■ **Problem**
Change "photograph" to "image" wherever it occurs in the records below, and reproduce every line with no other changes.
---------- Record extracts ----------
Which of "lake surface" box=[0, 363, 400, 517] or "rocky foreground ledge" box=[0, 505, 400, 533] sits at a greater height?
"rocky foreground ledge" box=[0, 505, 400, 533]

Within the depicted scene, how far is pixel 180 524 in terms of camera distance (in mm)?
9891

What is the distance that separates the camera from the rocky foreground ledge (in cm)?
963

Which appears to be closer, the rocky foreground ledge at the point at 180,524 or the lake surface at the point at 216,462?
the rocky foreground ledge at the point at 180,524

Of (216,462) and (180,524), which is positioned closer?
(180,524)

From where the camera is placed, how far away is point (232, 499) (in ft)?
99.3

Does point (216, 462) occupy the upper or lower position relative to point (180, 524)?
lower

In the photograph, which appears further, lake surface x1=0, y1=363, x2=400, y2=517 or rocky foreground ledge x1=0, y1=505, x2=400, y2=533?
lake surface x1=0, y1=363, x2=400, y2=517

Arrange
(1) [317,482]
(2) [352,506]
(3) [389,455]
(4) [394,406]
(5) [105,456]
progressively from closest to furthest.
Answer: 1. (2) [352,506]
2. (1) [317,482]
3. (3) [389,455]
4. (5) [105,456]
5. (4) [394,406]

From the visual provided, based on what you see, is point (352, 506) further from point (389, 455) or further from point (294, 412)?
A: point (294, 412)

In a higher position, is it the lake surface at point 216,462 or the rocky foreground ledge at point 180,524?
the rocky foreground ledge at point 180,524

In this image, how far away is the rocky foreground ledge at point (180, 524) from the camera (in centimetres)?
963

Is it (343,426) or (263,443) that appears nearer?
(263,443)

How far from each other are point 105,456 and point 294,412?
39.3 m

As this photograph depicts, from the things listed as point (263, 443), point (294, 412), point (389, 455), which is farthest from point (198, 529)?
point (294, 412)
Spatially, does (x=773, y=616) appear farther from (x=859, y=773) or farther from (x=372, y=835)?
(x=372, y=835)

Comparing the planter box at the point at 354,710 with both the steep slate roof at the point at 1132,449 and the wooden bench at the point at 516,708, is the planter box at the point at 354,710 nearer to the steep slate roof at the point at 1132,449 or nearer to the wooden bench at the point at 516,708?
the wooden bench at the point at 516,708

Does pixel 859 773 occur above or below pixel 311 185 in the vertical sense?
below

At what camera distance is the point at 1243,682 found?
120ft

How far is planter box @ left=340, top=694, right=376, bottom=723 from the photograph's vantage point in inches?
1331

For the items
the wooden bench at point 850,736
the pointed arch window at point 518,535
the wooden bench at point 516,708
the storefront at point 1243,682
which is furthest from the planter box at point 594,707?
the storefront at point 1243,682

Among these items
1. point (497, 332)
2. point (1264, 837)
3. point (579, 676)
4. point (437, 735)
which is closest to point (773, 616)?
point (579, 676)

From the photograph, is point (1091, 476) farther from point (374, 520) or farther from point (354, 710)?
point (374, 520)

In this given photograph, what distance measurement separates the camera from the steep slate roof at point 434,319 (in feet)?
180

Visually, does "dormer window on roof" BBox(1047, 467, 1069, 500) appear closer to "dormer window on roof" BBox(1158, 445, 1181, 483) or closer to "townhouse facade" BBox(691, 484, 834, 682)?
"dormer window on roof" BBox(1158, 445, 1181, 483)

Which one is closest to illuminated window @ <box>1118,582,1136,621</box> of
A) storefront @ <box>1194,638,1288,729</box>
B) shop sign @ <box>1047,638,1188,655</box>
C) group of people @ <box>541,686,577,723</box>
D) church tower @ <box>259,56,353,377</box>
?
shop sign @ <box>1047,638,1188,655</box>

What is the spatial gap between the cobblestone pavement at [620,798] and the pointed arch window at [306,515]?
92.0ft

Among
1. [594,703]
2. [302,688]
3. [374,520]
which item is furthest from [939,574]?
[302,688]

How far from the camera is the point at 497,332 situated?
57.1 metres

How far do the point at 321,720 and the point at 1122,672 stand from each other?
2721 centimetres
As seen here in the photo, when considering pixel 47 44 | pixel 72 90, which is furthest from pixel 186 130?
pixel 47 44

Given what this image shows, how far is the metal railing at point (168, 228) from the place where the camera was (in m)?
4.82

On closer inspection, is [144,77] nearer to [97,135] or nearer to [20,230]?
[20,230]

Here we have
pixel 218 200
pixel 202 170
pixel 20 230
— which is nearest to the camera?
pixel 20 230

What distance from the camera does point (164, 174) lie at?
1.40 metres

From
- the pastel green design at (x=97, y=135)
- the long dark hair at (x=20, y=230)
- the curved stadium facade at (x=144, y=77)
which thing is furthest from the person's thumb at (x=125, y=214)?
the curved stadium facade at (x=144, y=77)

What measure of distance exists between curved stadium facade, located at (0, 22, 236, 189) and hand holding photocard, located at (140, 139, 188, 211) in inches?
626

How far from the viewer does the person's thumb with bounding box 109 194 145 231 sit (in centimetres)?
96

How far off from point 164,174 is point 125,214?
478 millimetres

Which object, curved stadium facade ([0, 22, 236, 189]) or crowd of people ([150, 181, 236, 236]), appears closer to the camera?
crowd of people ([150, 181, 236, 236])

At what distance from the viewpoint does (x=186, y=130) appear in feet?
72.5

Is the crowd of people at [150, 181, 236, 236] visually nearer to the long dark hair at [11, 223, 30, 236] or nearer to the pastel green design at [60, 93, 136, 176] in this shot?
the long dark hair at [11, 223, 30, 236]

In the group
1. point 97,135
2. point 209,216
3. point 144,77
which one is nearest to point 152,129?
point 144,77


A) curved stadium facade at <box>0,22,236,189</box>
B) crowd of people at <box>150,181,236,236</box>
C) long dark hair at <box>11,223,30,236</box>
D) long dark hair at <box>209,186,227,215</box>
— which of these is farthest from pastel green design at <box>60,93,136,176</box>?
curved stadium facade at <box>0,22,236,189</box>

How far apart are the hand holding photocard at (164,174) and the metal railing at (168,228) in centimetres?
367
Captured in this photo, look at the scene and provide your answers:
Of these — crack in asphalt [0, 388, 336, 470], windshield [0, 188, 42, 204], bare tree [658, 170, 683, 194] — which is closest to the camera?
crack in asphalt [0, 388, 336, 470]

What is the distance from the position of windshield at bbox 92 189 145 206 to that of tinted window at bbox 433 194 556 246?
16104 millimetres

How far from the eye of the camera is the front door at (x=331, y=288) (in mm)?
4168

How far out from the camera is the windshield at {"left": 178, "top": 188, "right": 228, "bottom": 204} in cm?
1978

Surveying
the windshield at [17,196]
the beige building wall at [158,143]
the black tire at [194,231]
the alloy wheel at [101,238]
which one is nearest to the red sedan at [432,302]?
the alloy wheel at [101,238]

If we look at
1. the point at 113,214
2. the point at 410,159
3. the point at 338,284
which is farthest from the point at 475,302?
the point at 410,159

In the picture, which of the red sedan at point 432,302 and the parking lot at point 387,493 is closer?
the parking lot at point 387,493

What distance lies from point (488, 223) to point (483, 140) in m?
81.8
----------
■ **Exercise response**
Which of "lake surface" box=[0, 363, 400, 517] or "rocky foreground ledge" box=[0, 505, 400, 533] sits at a greater height?
"rocky foreground ledge" box=[0, 505, 400, 533]

Within the depicted scene, how far is pixel 180 524 in terms of camera distance (in mm)?
9891

What is the distance that separates the camera from the rocky foreground ledge (in cm)?
963

Which appears to be closer, the rocky foreground ledge at the point at 180,524 or the lake surface at the point at 216,462?
the rocky foreground ledge at the point at 180,524

Of (216,462) and (180,524), which is positioned closer?
(180,524)

From where the camera is placed, how far away is point (232, 499) (in ft)?
99.3

Does point (216, 462) occupy the upper or lower position relative to point (180, 524)?
lower

In the image, which appears further, lake surface x1=0, y1=363, x2=400, y2=517 or rocky foreground ledge x1=0, y1=505, x2=400, y2=533?
lake surface x1=0, y1=363, x2=400, y2=517

Arrange
(1) [317,482]
(2) [352,506]
(3) [389,455]
(4) [394,406]
(5) [105,456]
progressively from closest to furthest.
Answer: 1. (2) [352,506]
2. (1) [317,482]
3. (3) [389,455]
4. (5) [105,456]
5. (4) [394,406]

From the visual provided, based on what you see, is point (352, 506) further from point (389, 455) or further from point (294, 412)?
A: point (294, 412)

In a higher position, is it the lake surface at point 216,462 or the rocky foreground ledge at point 180,524?
the rocky foreground ledge at point 180,524

In this image, how far away is the rocky foreground ledge at point (180, 524) from the camera (in centimetres)?
963

Is it (343,426) or (263,443) that appears nearer?
(263,443)

How far from each other are point 105,456 and point 294,412?
39.3 m

As this image depicts, from the things listed as point (263, 443), point (294, 412), point (389, 455), which is farthest from point (198, 529)?
point (294, 412)
Spatially, does (x=773, y=616) appear farther from (x=859, y=773) or farther from (x=372, y=835)?
(x=372, y=835)

Comparing the planter box at the point at 354,710 with both the steep slate roof at the point at 1132,449 and the wooden bench at the point at 516,708, is the planter box at the point at 354,710 nearer to the steep slate roof at the point at 1132,449 or nearer to the wooden bench at the point at 516,708?
the wooden bench at the point at 516,708

Does pixel 859 773 occur above or below pixel 311 185 in the vertical sense?
below

At what camera distance is the point at 1243,682 found?
120ft

How far is planter box @ left=340, top=694, right=376, bottom=723 from the image's vantage point in inches?
1331

For the items
the wooden bench at point 850,736
the pointed arch window at point 518,535
the wooden bench at point 516,708
the storefront at point 1243,682
which is furthest from the planter box at point 594,707?
the storefront at point 1243,682

Among these items
1. point (497, 332)
2. point (1264, 837)
3. point (579, 676)
4. point (437, 735)
which is closest to point (773, 616)?
point (579, 676)

From the image, is point (1091, 476) farther from point (374, 520) or farther from point (354, 710)?
point (374, 520)

In this given image, what distance measurement separates the camera from the steep slate roof at point 434,319 (in feet)?
180

Visually, does "dormer window on roof" BBox(1047, 467, 1069, 500) appear closer to "dormer window on roof" BBox(1158, 445, 1181, 483) or closer to "townhouse facade" BBox(691, 484, 834, 682)?
"dormer window on roof" BBox(1158, 445, 1181, 483)

Which one is closest to illuminated window @ <box>1118,582,1136,621</box> of
A) storefront @ <box>1194,638,1288,729</box>
B) shop sign @ <box>1047,638,1188,655</box>
C) group of people @ <box>541,686,577,723</box>
D) church tower @ <box>259,56,353,377</box>
?
shop sign @ <box>1047,638,1188,655</box>

What is the spatial gap between the cobblestone pavement at [620,798] and the pointed arch window at [306,515]?
92.0ft

Among
1. [594,703]
2. [302,688]
3. [374,520]
which item is furthest from [939,574]?
[302,688]

How far from the camera is the point at 497,332 situated?
57.1 metres

How far do the point at 321,720 and the point at 1122,672 stand from each other?
2721 centimetres
As seen here in the photo, when considering pixel 47 44 | pixel 72 90, which is furthest from pixel 186 130?
pixel 47 44

Given what this image shows, how far is the metal railing at point (168, 228) from the place where the camera was (in m)?
4.82

On closer inspection, is [144,77] nearer to [97,135] or nearer to [20,230]?
[20,230]

Here we have
pixel 218 200
pixel 202 170
pixel 20 230
— which is nearest to the camera?
pixel 20 230

What distance from the camera does point (164, 174) lie at?
1.40 metres

From
- the pastel green design at (x=97, y=135)
- the long dark hair at (x=20, y=230)
- the curved stadium facade at (x=144, y=77)
which thing is furthest from the person's thumb at (x=125, y=214)?
the curved stadium facade at (x=144, y=77)

What measure of distance exists between curved stadium facade, located at (0, 22, 236, 189) and hand holding photocard, located at (140, 139, 188, 211) in inches?
626

How far from the viewer does the person's thumb with bounding box 109 194 145 231 sit (in centimetres)?
96

How far off from point 164,174 is point 125,214?
478 millimetres

Which object, curved stadium facade ([0, 22, 236, 189]) or crowd of people ([150, 181, 236, 236]), appears closer to the camera?
crowd of people ([150, 181, 236, 236])

At what distance from the viewpoint does (x=186, y=130) appear in feet?
72.5

Is the crowd of people at [150, 181, 236, 236] visually nearer to the long dark hair at [11, 223, 30, 236] or nearer to the pastel green design at [60, 93, 136, 176] in this shot?
the long dark hair at [11, 223, 30, 236]

In the group
1. point 97,135
2. point 209,216
3. point 144,77
which one is nearest to point 152,129?
point 144,77


A) curved stadium facade at <box>0,22,236,189</box>
B) crowd of people at <box>150,181,236,236</box>
C) long dark hair at <box>11,223,30,236</box>
D) long dark hair at <box>209,186,227,215</box>
— which of these is farthest from pastel green design at <box>60,93,136,176</box>?
curved stadium facade at <box>0,22,236,189</box>

How far apart are the hand holding photocard at (164,174) and the metal railing at (168,228) in centimetres?
367
Captured in this photo, look at the scene and provide your answers:
Of these — crack in asphalt [0, 388, 336, 470], windshield [0, 188, 42, 204], bare tree [658, 170, 683, 194] — which is closest to the camera?
crack in asphalt [0, 388, 336, 470]

What is the distance from the position of windshield at bbox 92 189 145 206 to that of tinted window at bbox 433 194 556 246?
16104 millimetres

How far from the eye of the camera is the front door at (x=331, y=288) (in mm)?
4168

How far out from the camera is the windshield at {"left": 178, "top": 188, "right": 228, "bottom": 204} in cm?
1978

Surveying
the windshield at [17,196]
the beige building wall at [158,143]
the black tire at [194,231]
the alloy wheel at [101,238]
which one is nearest to the red sedan at [432,302]?
the alloy wheel at [101,238]

If we look at
1. the point at 113,214
2. the point at 410,159
3. the point at 338,284
which is farthest from the point at 475,302?
the point at 410,159

In the picture, which of the red sedan at point 432,302 and the parking lot at point 387,493 is closer?
the parking lot at point 387,493

What distance lies from point (488, 223) to point (483, 140) in m?
81.8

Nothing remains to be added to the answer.